Nee, het valt niet mee. Het zijn moeilijke tijden… Zo praten sommige katholieken en andere christenen over de moderne cultuur. Het klinkt overtuigend. Want inderdaad, het individualisme viert hoogtij. ‘Ik’ staat centraal. Zelfs het Nederlands Elftal heeft er last van, zegt men. En de kerk – want ‘ik’ gaat alleen ter kerke als ik er zelf zin in heb. ‘Ik’ gelooft trouwens ook alleen waar ik zelf in geloof. Neem dan vroeger: volle kerken, eenheid in geloof, eerbied in de liturgie, een Christenheid….
Kerkelijk cultuurpessimisme is niet van vandaag of gisteren. Het bestaat feitelijk al eeuwen lang – sinds achtereenvolgens de Reformatie, de Verlichting en daarna de revoluties van de 19e eeuw voortdurend kritische vragen stelde aan kerkelijke praktijken.
Maar gelukkig is ook kritiek op cultuurpessimisme niet van vandaag of gisteren. Voor mijn studie las ik pas de openingstoespraak voor het Tweede Vaticaans Concilie. Een deel ervan gaat over cultuurpessimisme. Johannes XXIII laat er geen misverstand over bestaan:
“In de dagelijkse uitoefening van Ons herderlijk ambt horen we dikwijls – wij, dat is de paus zelf – (…) de stemmen van sommigen die wel getuigen van een vurige godsdienstijver maar toch niet genoeg blijk geven van een voorzichtig oordeel. Want zij kunnen in de moderne tijd slechts ondergang en rampen zien; zij plegen te zeggen dat onze tijd in vergelijking met vroegere eeuwen steeds slechter wordt; zij gedragen zich alsof zij niets uit de geschiedenis geleerd hebben (…). Wij echter zijn van mening dat Wij het in het geheel niet eens kunnen zijn met deze onheilsprofeten, die altijd rampzalige gebeurtenissen voorspellen alsof het einde van de wereld voor de deur staat.” (Gaudet Mater Ecclesia, 15-16)

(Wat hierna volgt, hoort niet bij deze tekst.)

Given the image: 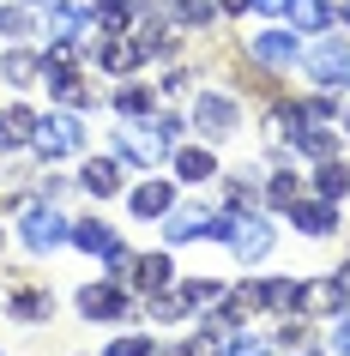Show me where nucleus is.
<instances>
[{
  "instance_id": "nucleus-1",
  "label": "nucleus",
  "mask_w": 350,
  "mask_h": 356,
  "mask_svg": "<svg viewBox=\"0 0 350 356\" xmlns=\"http://www.w3.org/2000/svg\"><path fill=\"white\" fill-rule=\"evenodd\" d=\"M218 242L230 248L241 266H254V260H266V254H272L278 229L266 224L260 211H236V218H218Z\"/></svg>"
},
{
  "instance_id": "nucleus-2",
  "label": "nucleus",
  "mask_w": 350,
  "mask_h": 356,
  "mask_svg": "<svg viewBox=\"0 0 350 356\" xmlns=\"http://www.w3.org/2000/svg\"><path fill=\"white\" fill-rule=\"evenodd\" d=\"M19 236L31 254H49V248L73 242V224L55 211V200H31V206H19Z\"/></svg>"
},
{
  "instance_id": "nucleus-3",
  "label": "nucleus",
  "mask_w": 350,
  "mask_h": 356,
  "mask_svg": "<svg viewBox=\"0 0 350 356\" xmlns=\"http://www.w3.org/2000/svg\"><path fill=\"white\" fill-rule=\"evenodd\" d=\"M31 145L55 163V157H73V151H85V121H79L73 109L67 115H37V139Z\"/></svg>"
},
{
  "instance_id": "nucleus-4",
  "label": "nucleus",
  "mask_w": 350,
  "mask_h": 356,
  "mask_svg": "<svg viewBox=\"0 0 350 356\" xmlns=\"http://www.w3.org/2000/svg\"><path fill=\"white\" fill-rule=\"evenodd\" d=\"M193 127H200L205 139H230V133L241 127V109L223 91H200L193 97Z\"/></svg>"
},
{
  "instance_id": "nucleus-5",
  "label": "nucleus",
  "mask_w": 350,
  "mask_h": 356,
  "mask_svg": "<svg viewBox=\"0 0 350 356\" xmlns=\"http://www.w3.org/2000/svg\"><path fill=\"white\" fill-rule=\"evenodd\" d=\"M308 73H314V85H350V49L338 37H326V42H314L308 55Z\"/></svg>"
},
{
  "instance_id": "nucleus-6",
  "label": "nucleus",
  "mask_w": 350,
  "mask_h": 356,
  "mask_svg": "<svg viewBox=\"0 0 350 356\" xmlns=\"http://www.w3.org/2000/svg\"><path fill=\"white\" fill-rule=\"evenodd\" d=\"M169 248H182V242H200V236H218V211L212 206H169Z\"/></svg>"
},
{
  "instance_id": "nucleus-7",
  "label": "nucleus",
  "mask_w": 350,
  "mask_h": 356,
  "mask_svg": "<svg viewBox=\"0 0 350 356\" xmlns=\"http://www.w3.org/2000/svg\"><path fill=\"white\" fill-rule=\"evenodd\" d=\"M248 55L260 60V67H272V73H284V67H290V60H302V42H296V31H260L254 42H248Z\"/></svg>"
},
{
  "instance_id": "nucleus-8",
  "label": "nucleus",
  "mask_w": 350,
  "mask_h": 356,
  "mask_svg": "<svg viewBox=\"0 0 350 356\" xmlns=\"http://www.w3.org/2000/svg\"><path fill=\"white\" fill-rule=\"evenodd\" d=\"M115 145H121V157H127V163H139V169H151V163H157V157L169 151L164 139H157V127H151V121H127Z\"/></svg>"
},
{
  "instance_id": "nucleus-9",
  "label": "nucleus",
  "mask_w": 350,
  "mask_h": 356,
  "mask_svg": "<svg viewBox=\"0 0 350 356\" xmlns=\"http://www.w3.org/2000/svg\"><path fill=\"white\" fill-rule=\"evenodd\" d=\"M79 314L85 320H127L133 302L121 296L115 284H85V290H79Z\"/></svg>"
},
{
  "instance_id": "nucleus-10",
  "label": "nucleus",
  "mask_w": 350,
  "mask_h": 356,
  "mask_svg": "<svg viewBox=\"0 0 350 356\" xmlns=\"http://www.w3.org/2000/svg\"><path fill=\"white\" fill-rule=\"evenodd\" d=\"M6 314H13V320H24V326H42V320L55 314V296H49L42 284H19V290L6 296Z\"/></svg>"
},
{
  "instance_id": "nucleus-11",
  "label": "nucleus",
  "mask_w": 350,
  "mask_h": 356,
  "mask_svg": "<svg viewBox=\"0 0 350 356\" xmlns=\"http://www.w3.org/2000/svg\"><path fill=\"white\" fill-rule=\"evenodd\" d=\"M37 139V109L31 103H6L0 109V151H19Z\"/></svg>"
},
{
  "instance_id": "nucleus-12",
  "label": "nucleus",
  "mask_w": 350,
  "mask_h": 356,
  "mask_svg": "<svg viewBox=\"0 0 350 356\" xmlns=\"http://www.w3.org/2000/svg\"><path fill=\"white\" fill-rule=\"evenodd\" d=\"M290 224L302 229V236H332V229H338V206H332V200H296Z\"/></svg>"
},
{
  "instance_id": "nucleus-13",
  "label": "nucleus",
  "mask_w": 350,
  "mask_h": 356,
  "mask_svg": "<svg viewBox=\"0 0 350 356\" xmlns=\"http://www.w3.org/2000/svg\"><path fill=\"white\" fill-rule=\"evenodd\" d=\"M139 60H145V49H139V37H103V49H97V67H103V73H133V67H139Z\"/></svg>"
},
{
  "instance_id": "nucleus-14",
  "label": "nucleus",
  "mask_w": 350,
  "mask_h": 356,
  "mask_svg": "<svg viewBox=\"0 0 350 356\" xmlns=\"http://www.w3.org/2000/svg\"><path fill=\"white\" fill-rule=\"evenodd\" d=\"M85 19H91L97 37H127L133 31V0H97Z\"/></svg>"
},
{
  "instance_id": "nucleus-15",
  "label": "nucleus",
  "mask_w": 350,
  "mask_h": 356,
  "mask_svg": "<svg viewBox=\"0 0 350 356\" xmlns=\"http://www.w3.org/2000/svg\"><path fill=\"white\" fill-rule=\"evenodd\" d=\"M338 308H344L338 278H314V284H302V296H296V314H338Z\"/></svg>"
},
{
  "instance_id": "nucleus-16",
  "label": "nucleus",
  "mask_w": 350,
  "mask_h": 356,
  "mask_svg": "<svg viewBox=\"0 0 350 356\" xmlns=\"http://www.w3.org/2000/svg\"><path fill=\"white\" fill-rule=\"evenodd\" d=\"M79 188L91 193V200H109V193H121V163H115V157H91V163L79 169Z\"/></svg>"
},
{
  "instance_id": "nucleus-17",
  "label": "nucleus",
  "mask_w": 350,
  "mask_h": 356,
  "mask_svg": "<svg viewBox=\"0 0 350 356\" xmlns=\"http://www.w3.org/2000/svg\"><path fill=\"white\" fill-rule=\"evenodd\" d=\"M133 218H169V206H175V188L169 181H139V188L127 193Z\"/></svg>"
},
{
  "instance_id": "nucleus-18",
  "label": "nucleus",
  "mask_w": 350,
  "mask_h": 356,
  "mask_svg": "<svg viewBox=\"0 0 350 356\" xmlns=\"http://www.w3.org/2000/svg\"><path fill=\"white\" fill-rule=\"evenodd\" d=\"M73 248H85V254H97V260H109L115 248H121V236H115L103 218H79L73 224Z\"/></svg>"
},
{
  "instance_id": "nucleus-19",
  "label": "nucleus",
  "mask_w": 350,
  "mask_h": 356,
  "mask_svg": "<svg viewBox=\"0 0 350 356\" xmlns=\"http://www.w3.org/2000/svg\"><path fill=\"white\" fill-rule=\"evenodd\" d=\"M284 13H290V31H296V37H320V31L332 24V6H326V0H290Z\"/></svg>"
},
{
  "instance_id": "nucleus-20",
  "label": "nucleus",
  "mask_w": 350,
  "mask_h": 356,
  "mask_svg": "<svg viewBox=\"0 0 350 356\" xmlns=\"http://www.w3.org/2000/svg\"><path fill=\"white\" fill-rule=\"evenodd\" d=\"M169 278H175V266H169V254H139V260H133V278H127V284L151 296V290H164Z\"/></svg>"
},
{
  "instance_id": "nucleus-21",
  "label": "nucleus",
  "mask_w": 350,
  "mask_h": 356,
  "mask_svg": "<svg viewBox=\"0 0 350 356\" xmlns=\"http://www.w3.org/2000/svg\"><path fill=\"white\" fill-rule=\"evenodd\" d=\"M79 31H85V13L73 0H49V42H79Z\"/></svg>"
},
{
  "instance_id": "nucleus-22",
  "label": "nucleus",
  "mask_w": 350,
  "mask_h": 356,
  "mask_svg": "<svg viewBox=\"0 0 350 356\" xmlns=\"http://www.w3.org/2000/svg\"><path fill=\"white\" fill-rule=\"evenodd\" d=\"M0 79H6V85H37V79H42V55H31V49H6V55H0Z\"/></svg>"
},
{
  "instance_id": "nucleus-23",
  "label": "nucleus",
  "mask_w": 350,
  "mask_h": 356,
  "mask_svg": "<svg viewBox=\"0 0 350 356\" xmlns=\"http://www.w3.org/2000/svg\"><path fill=\"white\" fill-rule=\"evenodd\" d=\"M290 145H296V151H308L314 163H326V157H338V139H332V127H326V121H302V133H296Z\"/></svg>"
},
{
  "instance_id": "nucleus-24",
  "label": "nucleus",
  "mask_w": 350,
  "mask_h": 356,
  "mask_svg": "<svg viewBox=\"0 0 350 356\" xmlns=\"http://www.w3.org/2000/svg\"><path fill=\"white\" fill-rule=\"evenodd\" d=\"M175 175H182V181H212V175H218V157L205 145H182L175 151Z\"/></svg>"
},
{
  "instance_id": "nucleus-25",
  "label": "nucleus",
  "mask_w": 350,
  "mask_h": 356,
  "mask_svg": "<svg viewBox=\"0 0 350 356\" xmlns=\"http://www.w3.org/2000/svg\"><path fill=\"white\" fill-rule=\"evenodd\" d=\"M314 188H320V200H332V206H338V200L350 193V163H344V157H326V163H320V175H314Z\"/></svg>"
},
{
  "instance_id": "nucleus-26",
  "label": "nucleus",
  "mask_w": 350,
  "mask_h": 356,
  "mask_svg": "<svg viewBox=\"0 0 350 356\" xmlns=\"http://www.w3.org/2000/svg\"><path fill=\"white\" fill-rule=\"evenodd\" d=\"M151 103H157L151 85H121V91H115V115H121V121H151Z\"/></svg>"
},
{
  "instance_id": "nucleus-27",
  "label": "nucleus",
  "mask_w": 350,
  "mask_h": 356,
  "mask_svg": "<svg viewBox=\"0 0 350 356\" xmlns=\"http://www.w3.org/2000/svg\"><path fill=\"white\" fill-rule=\"evenodd\" d=\"M296 200H302V175H296V169H278L272 181H266V206H272V211H290Z\"/></svg>"
},
{
  "instance_id": "nucleus-28",
  "label": "nucleus",
  "mask_w": 350,
  "mask_h": 356,
  "mask_svg": "<svg viewBox=\"0 0 350 356\" xmlns=\"http://www.w3.org/2000/svg\"><path fill=\"white\" fill-rule=\"evenodd\" d=\"M260 296H266V308H272V314H296L302 284H296V278H266V284H260Z\"/></svg>"
},
{
  "instance_id": "nucleus-29",
  "label": "nucleus",
  "mask_w": 350,
  "mask_h": 356,
  "mask_svg": "<svg viewBox=\"0 0 350 356\" xmlns=\"http://www.w3.org/2000/svg\"><path fill=\"white\" fill-rule=\"evenodd\" d=\"M182 314H193V308H187V296L182 290H151V320H182Z\"/></svg>"
},
{
  "instance_id": "nucleus-30",
  "label": "nucleus",
  "mask_w": 350,
  "mask_h": 356,
  "mask_svg": "<svg viewBox=\"0 0 350 356\" xmlns=\"http://www.w3.org/2000/svg\"><path fill=\"white\" fill-rule=\"evenodd\" d=\"M223 344H230V338H223L218 326H200L193 338H182V356H223Z\"/></svg>"
},
{
  "instance_id": "nucleus-31",
  "label": "nucleus",
  "mask_w": 350,
  "mask_h": 356,
  "mask_svg": "<svg viewBox=\"0 0 350 356\" xmlns=\"http://www.w3.org/2000/svg\"><path fill=\"white\" fill-rule=\"evenodd\" d=\"M182 296H187V308H212V302H218L223 290H218L212 278H187V284H182Z\"/></svg>"
},
{
  "instance_id": "nucleus-32",
  "label": "nucleus",
  "mask_w": 350,
  "mask_h": 356,
  "mask_svg": "<svg viewBox=\"0 0 350 356\" xmlns=\"http://www.w3.org/2000/svg\"><path fill=\"white\" fill-rule=\"evenodd\" d=\"M0 37H31V6H0Z\"/></svg>"
},
{
  "instance_id": "nucleus-33",
  "label": "nucleus",
  "mask_w": 350,
  "mask_h": 356,
  "mask_svg": "<svg viewBox=\"0 0 350 356\" xmlns=\"http://www.w3.org/2000/svg\"><path fill=\"white\" fill-rule=\"evenodd\" d=\"M254 193H260V175H254V169H236V175H230V200H236V206H248Z\"/></svg>"
},
{
  "instance_id": "nucleus-34",
  "label": "nucleus",
  "mask_w": 350,
  "mask_h": 356,
  "mask_svg": "<svg viewBox=\"0 0 350 356\" xmlns=\"http://www.w3.org/2000/svg\"><path fill=\"white\" fill-rule=\"evenodd\" d=\"M182 24H212V0H175Z\"/></svg>"
},
{
  "instance_id": "nucleus-35",
  "label": "nucleus",
  "mask_w": 350,
  "mask_h": 356,
  "mask_svg": "<svg viewBox=\"0 0 350 356\" xmlns=\"http://www.w3.org/2000/svg\"><path fill=\"white\" fill-rule=\"evenodd\" d=\"M223 356H272L260 338H241V332H230V344H223Z\"/></svg>"
},
{
  "instance_id": "nucleus-36",
  "label": "nucleus",
  "mask_w": 350,
  "mask_h": 356,
  "mask_svg": "<svg viewBox=\"0 0 350 356\" xmlns=\"http://www.w3.org/2000/svg\"><path fill=\"white\" fill-rule=\"evenodd\" d=\"M103 356H151V338H133V332H127V338H115Z\"/></svg>"
},
{
  "instance_id": "nucleus-37",
  "label": "nucleus",
  "mask_w": 350,
  "mask_h": 356,
  "mask_svg": "<svg viewBox=\"0 0 350 356\" xmlns=\"http://www.w3.org/2000/svg\"><path fill=\"white\" fill-rule=\"evenodd\" d=\"M151 127H157V139H164V145H175V139H182V115H157Z\"/></svg>"
},
{
  "instance_id": "nucleus-38",
  "label": "nucleus",
  "mask_w": 350,
  "mask_h": 356,
  "mask_svg": "<svg viewBox=\"0 0 350 356\" xmlns=\"http://www.w3.org/2000/svg\"><path fill=\"white\" fill-rule=\"evenodd\" d=\"M109 272H115V278H133V254H127V248H115V254H109Z\"/></svg>"
},
{
  "instance_id": "nucleus-39",
  "label": "nucleus",
  "mask_w": 350,
  "mask_h": 356,
  "mask_svg": "<svg viewBox=\"0 0 350 356\" xmlns=\"http://www.w3.org/2000/svg\"><path fill=\"white\" fill-rule=\"evenodd\" d=\"M61 193H67V175H55V169H49V175H42V200H61Z\"/></svg>"
},
{
  "instance_id": "nucleus-40",
  "label": "nucleus",
  "mask_w": 350,
  "mask_h": 356,
  "mask_svg": "<svg viewBox=\"0 0 350 356\" xmlns=\"http://www.w3.org/2000/svg\"><path fill=\"white\" fill-rule=\"evenodd\" d=\"M332 350L350 356V320H338V326H332Z\"/></svg>"
},
{
  "instance_id": "nucleus-41",
  "label": "nucleus",
  "mask_w": 350,
  "mask_h": 356,
  "mask_svg": "<svg viewBox=\"0 0 350 356\" xmlns=\"http://www.w3.org/2000/svg\"><path fill=\"white\" fill-rule=\"evenodd\" d=\"M248 6H254V13H284L290 0H248Z\"/></svg>"
},
{
  "instance_id": "nucleus-42",
  "label": "nucleus",
  "mask_w": 350,
  "mask_h": 356,
  "mask_svg": "<svg viewBox=\"0 0 350 356\" xmlns=\"http://www.w3.org/2000/svg\"><path fill=\"white\" fill-rule=\"evenodd\" d=\"M332 278H338V290H344V296H350V260L338 266V272H332Z\"/></svg>"
},
{
  "instance_id": "nucleus-43",
  "label": "nucleus",
  "mask_w": 350,
  "mask_h": 356,
  "mask_svg": "<svg viewBox=\"0 0 350 356\" xmlns=\"http://www.w3.org/2000/svg\"><path fill=\"white\" fill-rule=\"evenodd\" d=\"M218 6H223V13H241V6H248V0H218Z\"/></svg>"
},
{
  "instance_id": "nucleus-44",
  "label": "nucleus",
  "mask_w": 350,
  "mask_h": 356,
  "mask_svg": "<svg viewBox=\"0 0 350 356\" xmlns=\"http://www.w3.org/2000/svg\"><path fill=\"white\" fill-rule=\"evenodd\" d=\"M332 19H344V24H350V0H344V6H338V13H332Z\"/></svg>"
},
{
  "instance_id": "nucleus-45",
  "label": "nucleus",
  "mask_w": 350,
  "mask_h": 356,
  "mask_svg": "<svg viewBox=\"0 0 350 356\" xmlns=\"http://www.w3.org/2000/svg\"><path fill=\"white\" fill-rule=\"evenodd\" d=\"M24 6H49V0H24Z\"/></svg>"
},
{
  "instance_id": "nucleus-46",
  "label": "nucleus",
  "mask_w": 350,
  "mask_h": 356,
  "mask_svg": "<svg viewBox=\"0 0 350 356\" xmlns=\"http://www.w3.org/2000/svg\"><path fill=\"white\" fill-rule=\"evenodd\" d=\"M0 248H6V229H0Z\"/></svg>"
},
{
  "instance_id": "nucleus-47",
  "label": "nucleus",
  "mask_w": 350,
  "mask_h": 356,
  "mask_svg": "<svg viewBox=\"0 0 350 356\" xmlns=\"http://www.w3.org/2000/svg\"><path fill=\"white\" fill-rule=\"evenodd\" d=\"M338 320H350V308H344V314H338Z\"/></svg>"
},
{
  "instance_id": "nucleus-48",
  "label": "nucleus",
  "mask_w": 350,
  "mask_h": 356,
  "mask_svg": "<svg viewBox=\"0 0 350 356\" xmlns=\"http://www.w3.org/2000/svg\"><path fill=\"white\" fill-rule=\"evenodd\" d=\"M302 356H320V350H302Z\"/></svg>"
}]
</instances>
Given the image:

Niet toevallig was Johannes XXIII historicus. Want een van dé geneesmiddelen tegen cultuurpessimisme is de geschiedenis. Die leert dat er altijd wel wat was in de kerk. Denk bijvoorbeeld maar aan de jaren die achter ons liggen, de jaren van het Rijke Roomse Leven. Jazeker, de kerken zaten vol. Maar dat was niet per se omdat mensen allemaal van harte geloofden. Het was de groepscultuur, inclusief de dwang van conformisme en de oppervlakkigheid van de schone schijn.
Jazeker, de kerken zaten vol vroeger. Maar dat was niet per se omdat mensen allemaal van harte geloofden.
De illusie van vroeger heb ik pas met eigen ogen aanschouwd, toen ik aan de Loire verpozen mocht en chateaux bewonderen. Het kasteel van Meung sur Loire was jarenlang het buitenverblijf van de bisschoppen van Orléans. Die verbouwden het oorspronkelijke fort tot een klein Versailles. Want dat was inmiddels de mode geworden. De bisschop van Orléans als chique eigenaar van een exquis landgoed: so much voor een Gouden Gelovig Vroeger.